* _WHAT TO DO_
Can you reproduce, word for word, only the part of the listing that starts at the line containing "What is the approximate" and runs through the line containing "404 centimetres"?

* _THE RECORDS_
▼
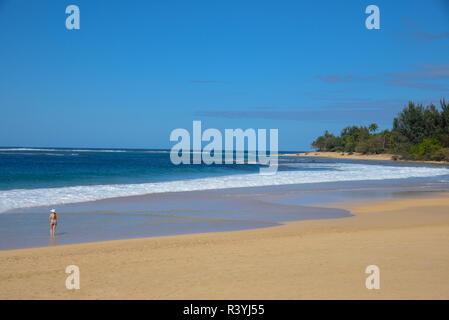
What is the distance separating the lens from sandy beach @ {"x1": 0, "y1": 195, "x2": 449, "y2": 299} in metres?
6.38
▲
▼
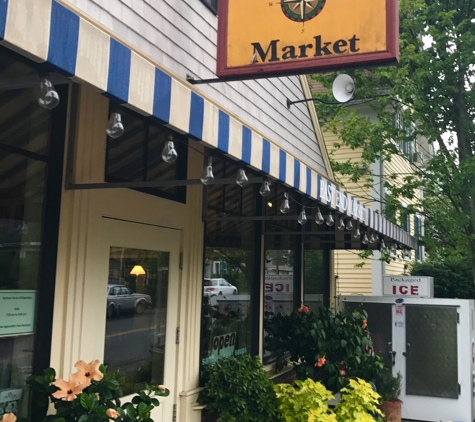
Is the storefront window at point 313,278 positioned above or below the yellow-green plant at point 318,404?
▲
▼
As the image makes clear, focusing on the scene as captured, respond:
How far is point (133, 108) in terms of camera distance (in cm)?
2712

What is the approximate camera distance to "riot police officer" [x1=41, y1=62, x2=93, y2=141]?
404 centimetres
▲
* _OUTPUT_
What is the approximate camera distance to "riot police officer" [x1=41, y1=62, x2=93, y2=141]?
404 centimetres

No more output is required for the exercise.